You say yourself that you felt it *needed* that pause.
The only difference being that you just didn't need to *see* it.
But isn't it groovy that we're all differrent and may see things a little differently?
I felt that moment's pause, a tension if you would, was... needed is a bit strong a word... let's just say, required.
So - why do I disagree with your last sentence?
Mainly because animation is one thing. A Comic Strip is another.
(Unless it's a motion comic, some of which look great and some are awful!)
You see, to my mind, two of the absolutely
greatest Comic Strip writers the world has ever seen (Schulz and Watterson) deliberately included such pauses as I mention above for precisely those reasons.
Maybe that's the rub, maybe my expectation of great comic writing includes using those kinds of pauses - and, as I have said MANY times before, Jeph is at his absolute best when writing for Bubbles...
There has been a deliberate and obvious slow burn for well over a year.

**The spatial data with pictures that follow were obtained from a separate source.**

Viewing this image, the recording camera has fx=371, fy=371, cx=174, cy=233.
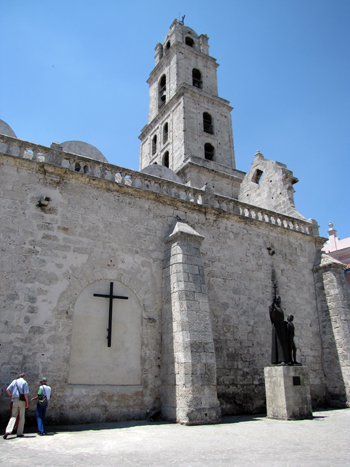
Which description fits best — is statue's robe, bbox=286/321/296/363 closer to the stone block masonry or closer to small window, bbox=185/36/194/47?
the stone block masonry

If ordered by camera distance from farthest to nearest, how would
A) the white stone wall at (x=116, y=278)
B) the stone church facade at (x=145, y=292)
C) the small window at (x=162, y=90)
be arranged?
the small window at (x=162, y=90) < the stone church facade at (x=145, y=292) < the white stone wall at (x=116, y=278)

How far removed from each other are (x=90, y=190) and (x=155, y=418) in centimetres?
587

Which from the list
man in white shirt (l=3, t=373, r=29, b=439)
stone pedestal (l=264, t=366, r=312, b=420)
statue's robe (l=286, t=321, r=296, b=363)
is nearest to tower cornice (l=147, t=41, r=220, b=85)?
statue's robe (l=286, t=321, r=296, b=363)

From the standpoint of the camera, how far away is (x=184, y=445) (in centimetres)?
575

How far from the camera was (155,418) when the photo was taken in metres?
8.72

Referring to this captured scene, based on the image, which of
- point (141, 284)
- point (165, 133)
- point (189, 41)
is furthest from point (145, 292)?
point (189, 41)

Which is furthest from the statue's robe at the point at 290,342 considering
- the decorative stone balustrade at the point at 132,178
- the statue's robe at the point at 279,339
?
the decorative stone balustrade at the point at 132,178

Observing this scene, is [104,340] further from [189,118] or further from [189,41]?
[189,41]

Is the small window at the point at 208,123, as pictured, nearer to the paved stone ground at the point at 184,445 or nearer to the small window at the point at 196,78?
the small window at the point at 196,78

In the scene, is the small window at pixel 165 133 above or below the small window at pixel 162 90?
below

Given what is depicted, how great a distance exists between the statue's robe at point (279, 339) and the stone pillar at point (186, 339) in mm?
1813

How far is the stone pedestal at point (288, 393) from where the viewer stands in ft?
28.3

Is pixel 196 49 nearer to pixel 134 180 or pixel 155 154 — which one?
pixel 155 154

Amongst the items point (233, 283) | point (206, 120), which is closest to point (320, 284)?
point (233, 283)
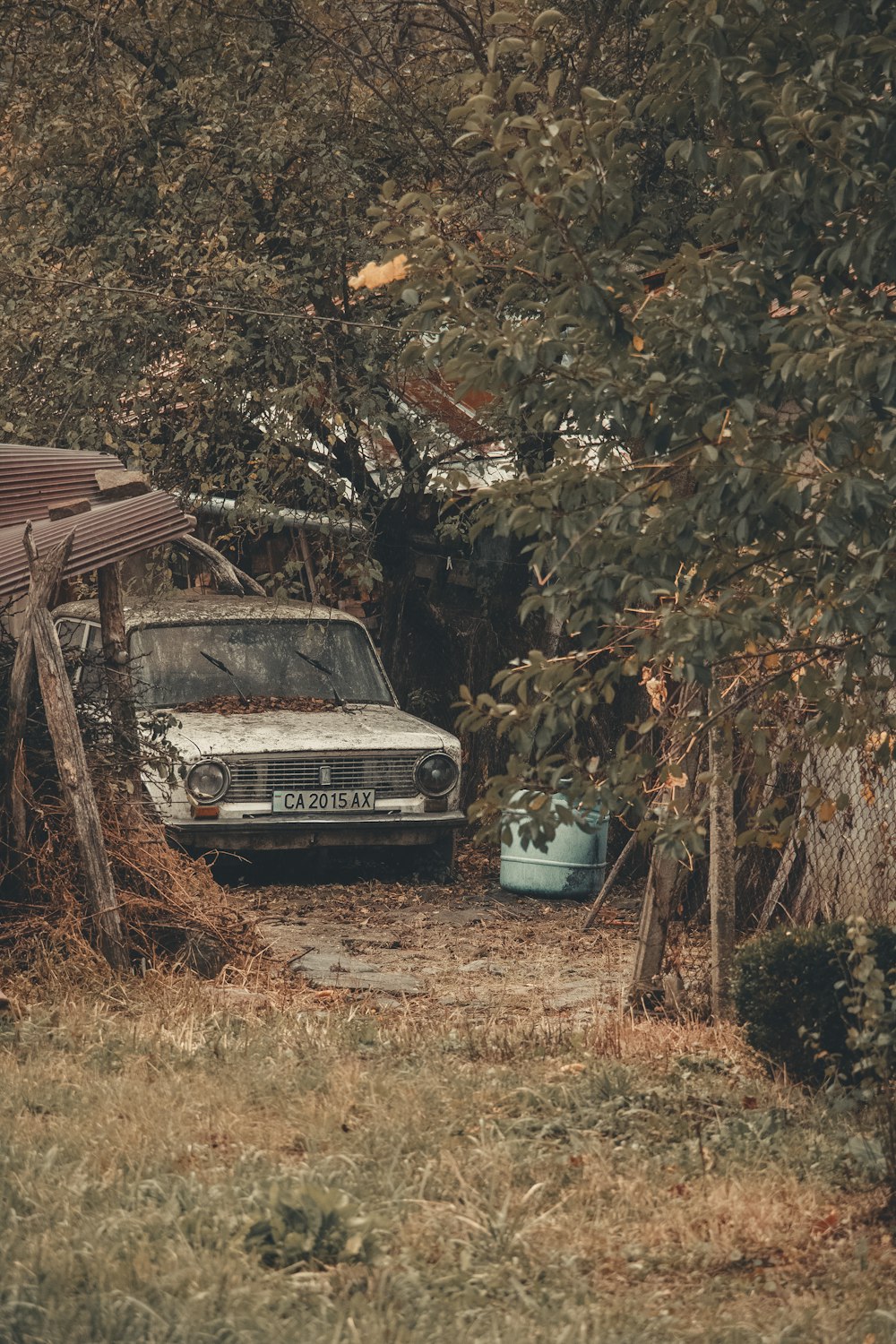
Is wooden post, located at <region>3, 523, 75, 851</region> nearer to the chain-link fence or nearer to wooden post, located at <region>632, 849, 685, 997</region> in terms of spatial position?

How much longer did people want it to go on? An entire weeks' worth of comic to them just awkwardly standing in the shop "um-ing" at each other?
I think the point was made fairly clearly above... "(Just one frame)... A tiny tiny subtlety... nothing else..."
(and I just had a quick look above... another poster said exactly that as well.. one frame...)
I don't mind you disagreeing with me... just don't put words into my mouth.